Mortimer Benjamin Zuckerman is a Canadian-American billionaire media proprietor, magazine editor, and investor. He is the co-founder, executive chairman and former CEO of Boston Properties, one of the largest real estate investment trusts in the US. Zuckerman is also the owner and publisher of U.S. News & World Report, where he serves as editor-in-chief. He formerly owned the New York Daily News, The Atlantic and Fast Company. On the Forbes 2016 list of the world’s billionaires, he was ranked No. 688 with a net worth of US$2.5 billion. As of January 2020, his net worth is estimated at US$ 3.0 billion.
Barbey family – Village Voice
In October 2015, investor Peter Barbey bought the Village Voice, a New York City alternative weekly, through his investment company Black Walnut Holdings LLC for an undisclosed price. Barbey is a member of the billionaire Barbey family, which made its fortune in textiles and manufacturing. In 1989, John Barbey started the Reading Globe and Mitten Manufacturing Company in Pennsylvania. His son J.E. Barbey took the company, which was then known as Vanity Fair Silk Mills, public in 1951 and the family still owns nearly 20% of the company. The family has also owned a local Pennsylvania paper, The Reading Eagle, for generations.
Stanley Hubbard – Hubbard Broadcasting
Media mogul Stanley Hubbard is CEO of Hubbard Broadcasting, which has 13 TV stations, including a number of ABC and NBC news affiliates in the Midwest, and 48 radio stations. In August, Hubbard bought a stake in PodcastOne, a one-stop shop app for podcasts, through Hubbard Broadcasting. Media runs in Hubbard’s family; his father started Minnesota’s first commercial TV station in 1923.

# # #

**Task set:**
[1] Translate this sentence from the excerpt on billionaire media owners into Spanish: "Barbey is a member of the billionaire Barbey family, which made its fortune in textiles and manufacturing."
[2] Duplicate the stretch of the excerpt on billionaire media owners from "Stanley Hubbard –" through "station in 1923.".
[3] According to the excerpt on billionaire media owners, which local Pennsylvania paper has the Barbey family owned for generations?

# # #

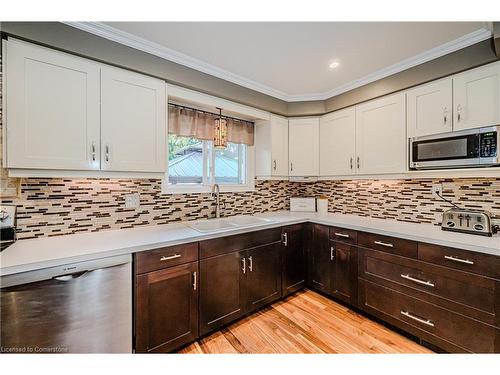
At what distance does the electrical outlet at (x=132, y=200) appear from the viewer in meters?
1.96

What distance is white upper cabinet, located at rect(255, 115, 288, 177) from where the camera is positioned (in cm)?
277

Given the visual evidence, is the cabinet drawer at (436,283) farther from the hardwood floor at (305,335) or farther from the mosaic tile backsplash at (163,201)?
the mosaic tile backsplash at (163,201)

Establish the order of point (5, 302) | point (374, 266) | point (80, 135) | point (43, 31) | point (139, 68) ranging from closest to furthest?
point (5, 302) → point (43, 31) → point (80, 135) → point (139, 68) → point (374, 266)

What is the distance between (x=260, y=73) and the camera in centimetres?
226

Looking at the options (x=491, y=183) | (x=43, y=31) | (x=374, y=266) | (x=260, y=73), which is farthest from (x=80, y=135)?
(x=491, y=183)

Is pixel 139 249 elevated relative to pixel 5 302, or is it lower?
elevated

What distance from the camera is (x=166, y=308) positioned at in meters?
1.57

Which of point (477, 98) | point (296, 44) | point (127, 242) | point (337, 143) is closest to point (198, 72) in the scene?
point (296, 44)

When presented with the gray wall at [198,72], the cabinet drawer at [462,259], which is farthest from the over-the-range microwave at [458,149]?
the cabinet drawer at [462,259]

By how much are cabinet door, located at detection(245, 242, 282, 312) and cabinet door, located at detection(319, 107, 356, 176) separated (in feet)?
3.81

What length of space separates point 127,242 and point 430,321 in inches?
90.3

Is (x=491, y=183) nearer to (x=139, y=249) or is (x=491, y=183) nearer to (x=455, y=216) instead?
(x=455, y=216)
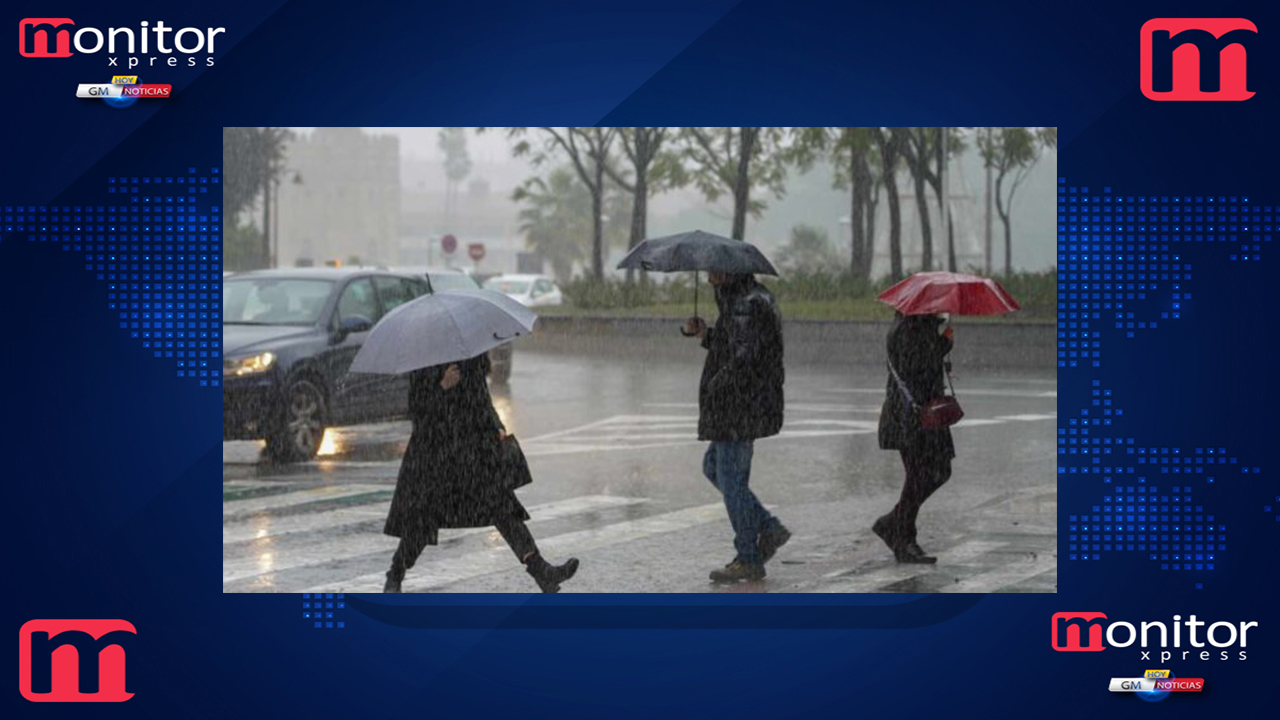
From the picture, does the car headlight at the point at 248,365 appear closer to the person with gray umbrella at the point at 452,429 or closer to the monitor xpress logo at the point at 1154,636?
the person with gray umbrella at the point at 452,429

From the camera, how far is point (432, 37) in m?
6.35

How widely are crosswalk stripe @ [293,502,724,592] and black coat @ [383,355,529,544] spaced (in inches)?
47.5

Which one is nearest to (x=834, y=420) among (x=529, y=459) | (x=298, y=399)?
(x=529, y=459)

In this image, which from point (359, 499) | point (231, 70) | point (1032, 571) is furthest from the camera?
point (359, 499)

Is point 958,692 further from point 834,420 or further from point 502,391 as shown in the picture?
point 502,391

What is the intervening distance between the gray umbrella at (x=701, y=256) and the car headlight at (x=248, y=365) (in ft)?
18.9

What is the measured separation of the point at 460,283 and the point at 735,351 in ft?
31.4

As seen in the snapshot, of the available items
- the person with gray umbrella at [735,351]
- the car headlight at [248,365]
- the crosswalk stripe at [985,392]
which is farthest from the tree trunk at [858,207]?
the person with gray umbrella at [735,351]

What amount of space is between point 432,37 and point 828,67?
4.55ft

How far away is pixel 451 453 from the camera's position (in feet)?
25.0

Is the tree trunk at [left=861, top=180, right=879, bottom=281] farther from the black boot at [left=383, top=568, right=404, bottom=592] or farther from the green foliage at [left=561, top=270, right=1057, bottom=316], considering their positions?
the black boot at [left=383, top=568, right=404, bottom=592]

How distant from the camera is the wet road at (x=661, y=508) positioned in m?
9.19

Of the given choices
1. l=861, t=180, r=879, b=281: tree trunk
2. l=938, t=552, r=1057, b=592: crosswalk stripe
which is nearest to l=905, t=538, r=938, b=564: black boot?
l=938, t=552, r=1057, b=592: crosswalk stripe

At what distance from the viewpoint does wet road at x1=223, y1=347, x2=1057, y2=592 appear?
30.1 ft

# # #

**Results in order:**
[1] Barbey es miembro de la multimillonaria familia Barbey, que hizo su fortuna en la industria textil y la manufactura.

[2]
Stanley Hubbard – Hubbard Broadcasting
Media mogul Stanley Hubbard is CEO of Hubbard Broadcasting, which has 13 TV stations, including a number of ABC and NBC news affiliates in the Midwest, and 48 radio stations. In August, Hubbard bought a stake in PodcastOne, a one-stop shop app for podcasts, through Hubbard Broadcasting. Media runs in Hubbard’s family; his father started Minnesota’s first commercial TV station in 1923.

[3] The Reading Eagle